High art versus pop culture is no longer a matter—let me switch metaphors here—of fancy French restaurant cuisine versus mom’s home cookin’ or a juicy cheeseburger at the corner diner. High art’s opponent is the equivalent of 10 billion tons of ersatz potato chips made from a petroleum derivative, flavored with a green “sour cream and jalapeno” dust manufactured in the same vat as the latest hair regrower, and served in little silver bags through which not one molecule of air will penetrate until 2084.If this is so, it is only because, for so many years, high art accepted -- nay, cultivated -- the elitist attitude Plagens shows when he says
High art is elitist. Only a relatively few people have the educated taste for it, the patience to enjoy it and, frankly, the ability to get it.This assumes, of course, that high art means that there is something to "get." I think that this is true of modern art (in which it is, in fact, only an affectation) but not necessarily of high art. Do we suppose -- in a culture that sports rising literacy, sophistication, and disposable income -- that erstwhile museum-goers have slowly been slipped the Folger's Crystals of pop culture instead of the "real" thing? Plagens obviously does, based on that first quote, though the second quote is off the mark on the wherefores. First, modernists (and their children, the post-modernists) brought pop-culture into the high arts, blurring the distinction. Second, as the distinction was blurred, the elite artists felt more of a need to segregate -- via ironic detachment and an ever increasing resort to "shocking" an anaesthetized public -- those who "get" it from those who don't. In other words, don't create art that is intentionally about "getting" some ephemeral obscurity ("Oh, I love how you deconstruct the prevailing paternalistic meme by transgressing the implied phallo-yonic dialectic so prevalent in the classical still life!" -- as she looks at a textureless sea-green and dun smear) and then bitch because "Mr. Harry Twelvepack," as Plagens patronizingly paints him (people who get it drink wine -- get it?), would rather not pony up $35 for the exhibit -- only to be told, if he questions, that he doesn't get it.

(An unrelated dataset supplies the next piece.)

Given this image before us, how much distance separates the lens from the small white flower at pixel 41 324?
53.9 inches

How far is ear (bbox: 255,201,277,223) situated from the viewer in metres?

Look a little closer: What is there to "get" about Beethoven? Nothing, it seems, that isn't somehow present in human nature. What is there to "get" about art in general? In it's power to move us, art is anti-elitist, anti-intellectual. The Arnolfini Marriage doesn't require any particular need to "get" in order to appreciate its beauty, despite the "hidden transgressives" that pop up. That is to say, the intellectualized bits, interesting as they may be to scholars, are not what make art. A great example is Dickens, who was an incredible sell-out -- in both senses of the modern word. He was popular, beloved, widely read by all classes. There was nothing to "get" about it. Art invites one in. Let me say that again: Art invites one in. The "get" is simply the burden that modernists have put on art, the sign that says, "Stay out, you don't get it."
More: By chance found this on Lileks's site: "Real art has to be explained, patiently, like the dangers of a hot stove to a small child." Goddammit! Why can he say in one line what it takes me a page to vent?